Featured Function Operation
- Testing of multimodal problems
Problems in the dataset combine text, formulas, and images. For example, a mechanics problem may contain a textual description of an object's motion, a force diagram, and a velocity-time graph. Users can use thepreprocess.py
The script preprocesses these inputs to ensure that the model can parse them correctly:python preprocess.py --input data/sample_problem.json
The preprocessed data is converted into a format recognizable by the model, such as JSON or embedded vectors.
- Custom extensions
Users can add new questions to the dataset. The question format needs to follow the JSON template in the project documentation, containingquestion
(Problem description),image
(image path),answer
(correct answer) and other fields. After adding them, runvalidate_data.py
Validate the data format:python validate_data.py --input data/new_problem.json
- comparative analysis
The project supports testing multiple models at the same time. Users can test multiple models at the same time in theevaluate.py
Specify multiple model names in the script, and the script generates a comparison report showing the differences in the performance of different models on the same problem.
caveat
- Ensure that you have enough storage space locally (datasets can be large, at least 10GB is recommended).
- GPU support may be required for model inference when running evaluations, and NVIDIA GPU-equipped devices are recommended.

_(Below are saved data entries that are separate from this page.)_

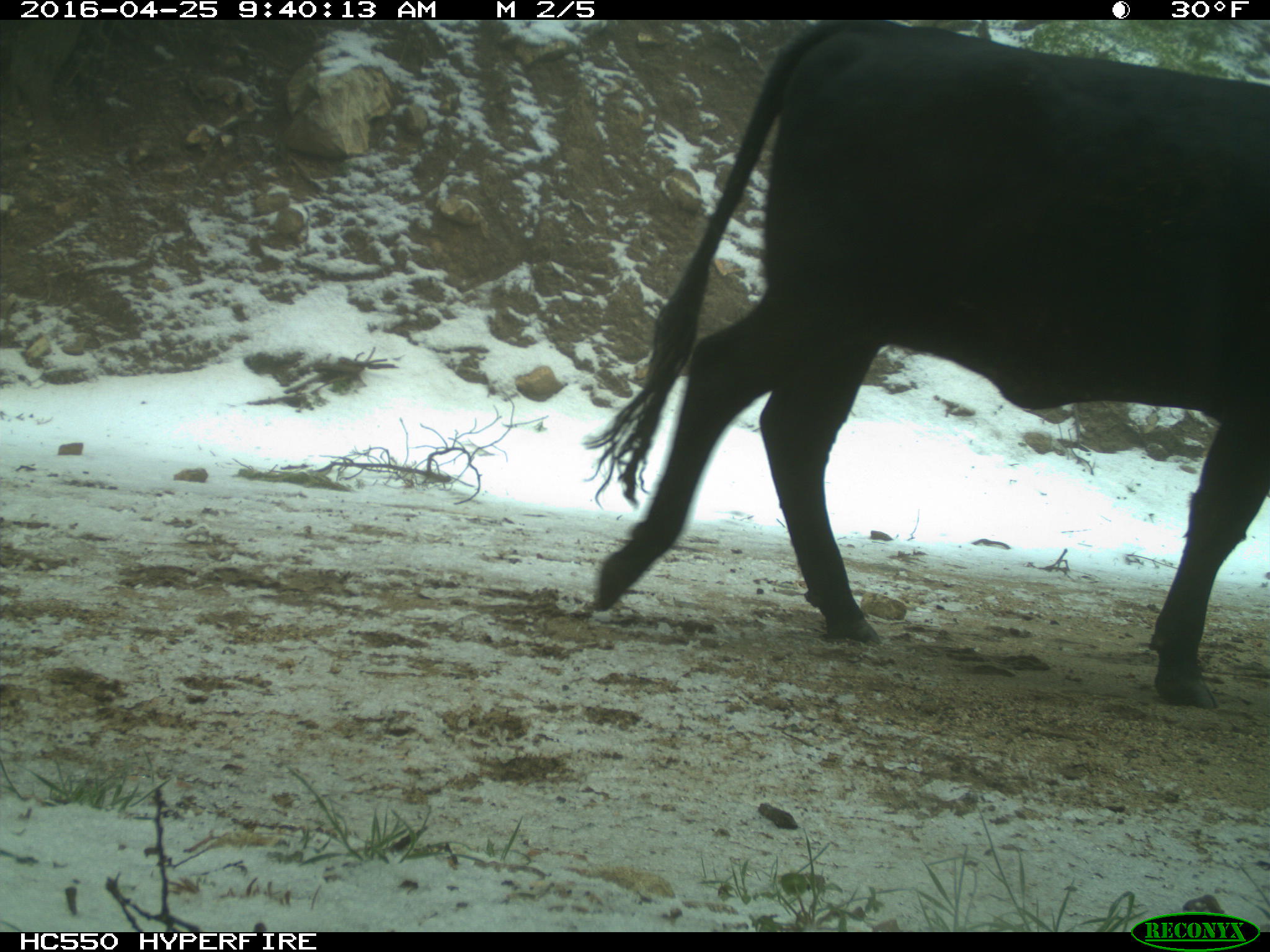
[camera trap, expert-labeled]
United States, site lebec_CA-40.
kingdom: Animalia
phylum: Chordata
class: Mammalia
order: Artiodactyla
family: Bovidae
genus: Bos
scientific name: Bos taurus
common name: domestic cow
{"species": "Bos taurus (domestic cow)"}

- If using a cloud API (such as GPT-4o), make sure the network is stable and configure the correct API key.
application scenario
- academic research
Researchers can use PhysUniBenchmark to test the performance of multimodal macromodels in physical reasoning tasks, analyze model limitations, and provide data to support model improvement. - model development
Developers can use the dataset to optimize the training of multimodal models, especially when dealing with physics-related tasks, and to improve the visual and logical reasoning of the models. - Educational aids
Educators can use the dataset for instructional purposes, to generate test sets of physics problems, to help students understand complex concepts, or to evaluate the performance of AI teaching tools.
QA
- What physics domains are supported by PhysUniBenchmark?
The dataset covers the undergraduate level physics subjects of mechanics, electromagnetism, optics, thermodynamics, and quantum mechanics, and contains a variety of question types. - How do I add a custom question?
Create a question file following the JSON template in the project documentation, containing text, images and answers, and then run thevalidate_data.py
Validate the format. - What hardware support is required?
GPU-equipped devices are recommended to accelerate model inference; CPUs can also run but are slower. At least 16GB of RAM and 10GB of storage. - Are open source models supported?
Supports any multimodal model, such as LLaVA, CLIP, etc. The environment needs to be configured according to the model requirements.